__Текст упражнения__.
_ _ _ _ _

Прежде лицо тонуло в обществе, было дробной величиной “мира”, жило одной с ним
жизнью, мыслило его общими мыслями, чувствовало его мирскими чувствами,
разделяло его повальные вкусы и оптовые понятия, не умея выработать своих
особых, личных, розничных. Каждому позволялось быть самим собой лишь настолько,
насколько это необходимо было для того, чтобы помочь ему жить как все, чтобы
поддержать энергию его личного участия в хоровой гармонии жизни или в
трудолюбиво автоматическом жужжании пчелиного улья… Лицо тонуло в обществе, в
сословии, корпорации, семье, должно было своим видом и обстановкой выражать и
поддерживать не свои личные чувства, вкусы, взгляды и стремления, а задачи и
интересы занимаемого им общественного или государственного положения… В прежние
времена положение обязывало и связывало, обстановка, как и самая физиономия
человека в значительной степени имела значение служебного мундира. Каждый ходил
в приличном состоянию костюме, выступал присвоенной званию походкой, смотрел на
людей штатным взглядом” [75, с. 35, 38, 32].
То же самое было характерно и для цивилизации средневекового Запада: «Склонности
средневекового ума были таковы, что постоянно вызывали к жизни всевозможные
общины и группы... Главной задачей было не оставлять индивида в одиночестве. От
одиночки следовало ожидать лишь злодеяний. Обособление считалось большим грехом.
Пытаясь приблизиться к людям Средневековья в их индивидуальности, мы неизменно
убеждаемся, что индивид, принадлежавший, как и в любом другом обществе, сразу к
нескольким общинам и группам, не столько утверждался, сколько полностью
растворялся в этих общностях. Гордыня считалась “матерью всех пороков” лишь
потому, что она являла собой “раздутый индивидуализм”. Спасение может быть
достигнуто лишь в группе и через группу, а самолюбие есть грех и погибель...
Многообразный средневековый коллективизм окружил слово “индивид” ореолом
подозрительности. Индивид – это тот, кто мог ускользнуть из-под власти группы,
ускользнуть лишь при помощи какого-то обмана. Он был жуликом, заслуживающим если
не виселицы, то тюрьмы. Индивид вызывал недоверие. Конечно, большинство общин
требовали от своих членов исполнения долга и несения тягот не просто так, а в
обмен на покровительство. Но за это приходилось платить цену, тяжесть которой
ощущалась вполне реально, покровительство же не было столь явным и очевидным...
Обычно такие отношения зависимости, имеющие целью еще крепче привязать к себе
индивидуума, согласовывались друг с другом, образуя иерархию. Из всех таких
связей наиболее важными были отношения феодальные.
Показательно, что в течение долгого времени за индивидом вообще не признавалось
право на существование в его единичной неповторимости. Ни в литературе, ни в
искусстве не изображался человек в его частных свойствах. Каждый сводился к
определенному физическому типу в соответствии со своей социальной категорией и
своим рангом... Автобиографии были крайне редки и часто весьма условны...

_ _ _ _ _

__Предоставленные строки__.
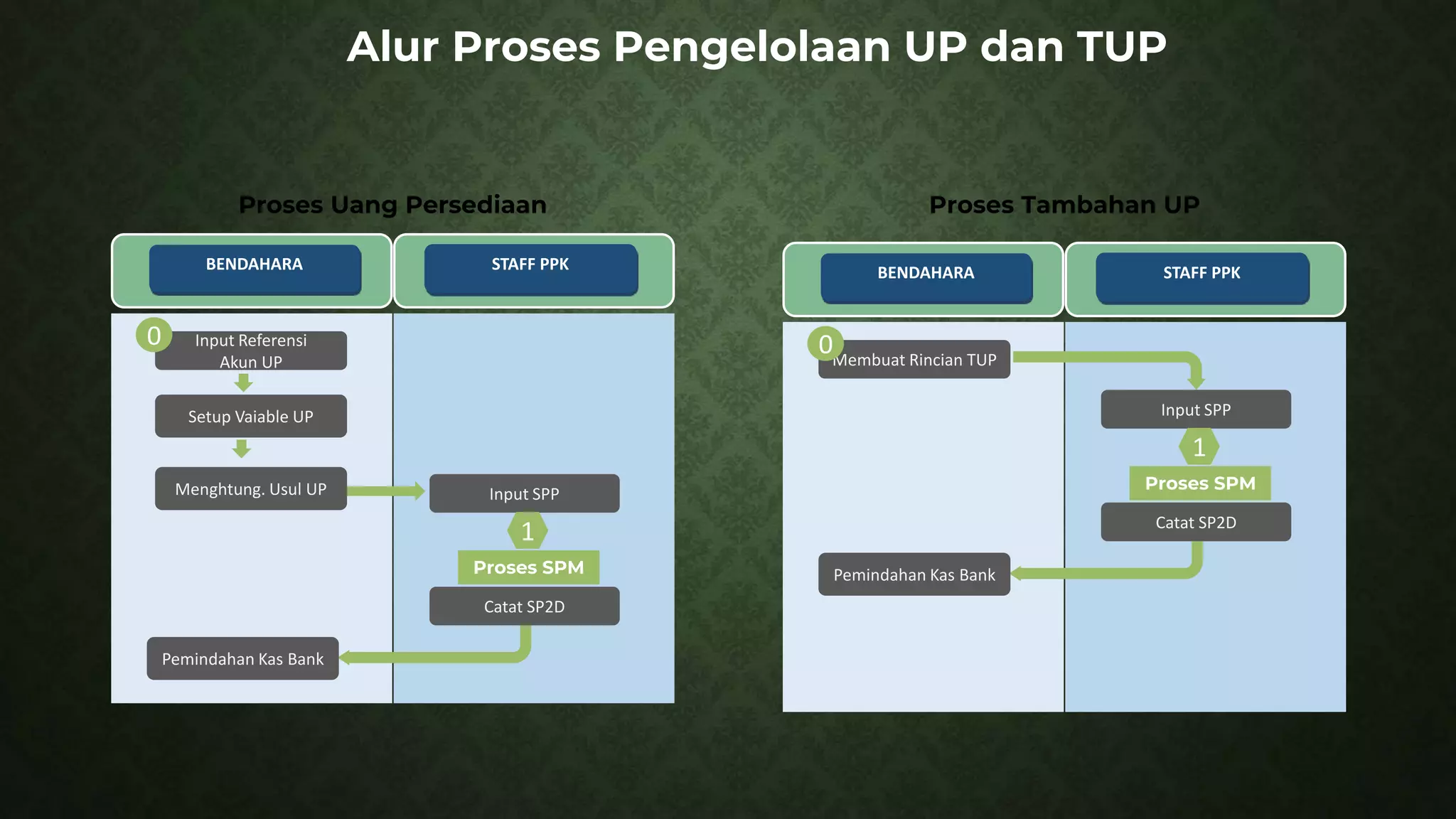 Alur Proses Pengelolaan UP dan TUP

Proses Uang Persediaan

BENDAHARA

STAFF PPK

0

Input Referensi Akun UP

Setup Vaiable UP

Menghtung. Usul UP

Input SPP

1

Proses SPM

Catat SP2D

Pemindahan Kas Bank

Proses Tambahan UP

BENDAHARA

STAFF PPK

0

Membuat Rincian TUP

Input SPP

1

Proses SPM

Catat SP2D

Pemindahan Kas Bank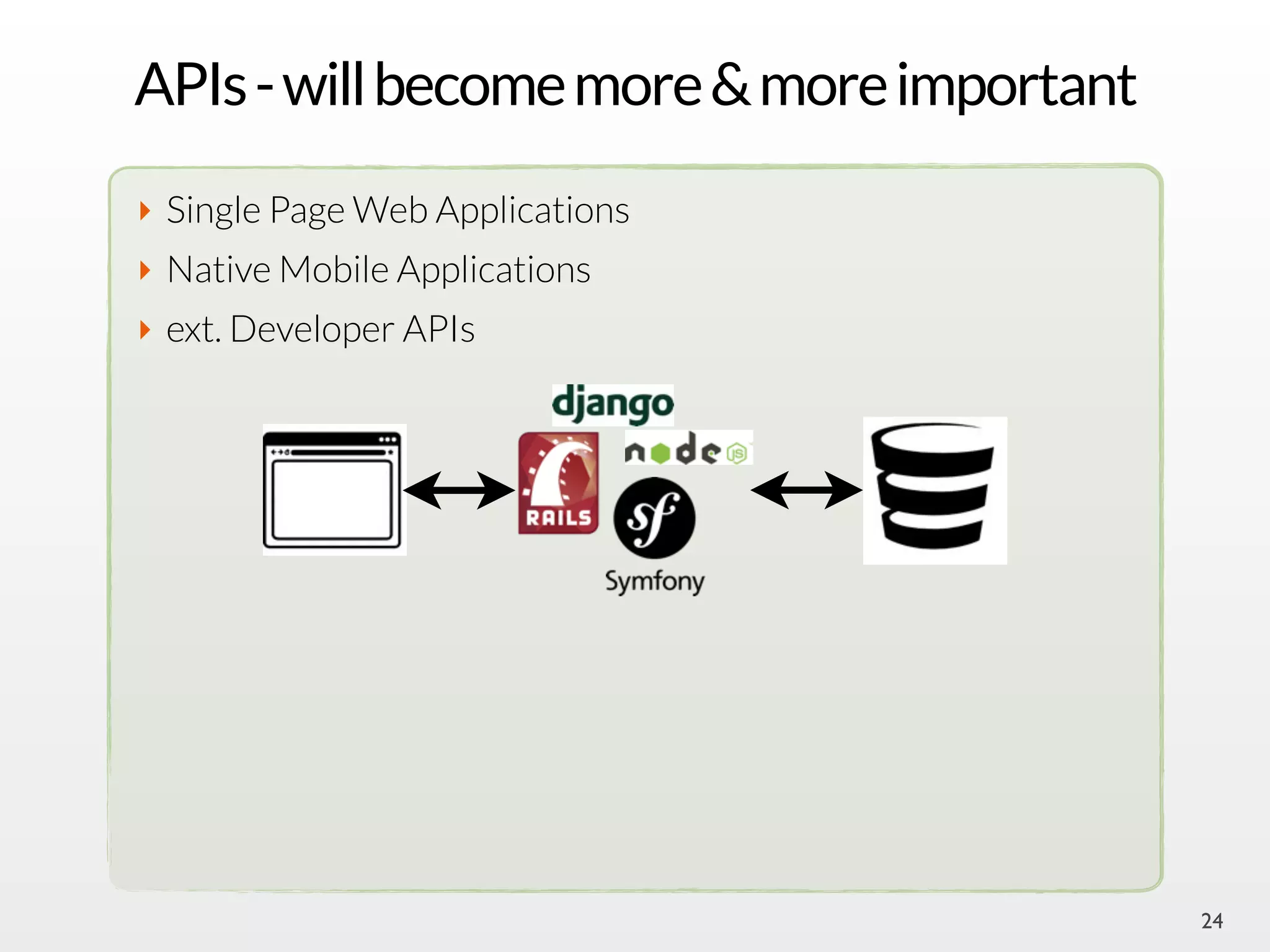 APIs - will become more & more important

Single Page Web Applications

Native Mobile Applications

ext. Developer APIs

django

RAILS

node JS

sf

Symfony

24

_ _ _ _ _

__Цель упражнения__.
Какие отношения, согласно тексту упражнения, были наиболее важными из всех связей зависимости на средневековом Западе?

__Результат задания__.
Наиболее важными были феодальные отношения.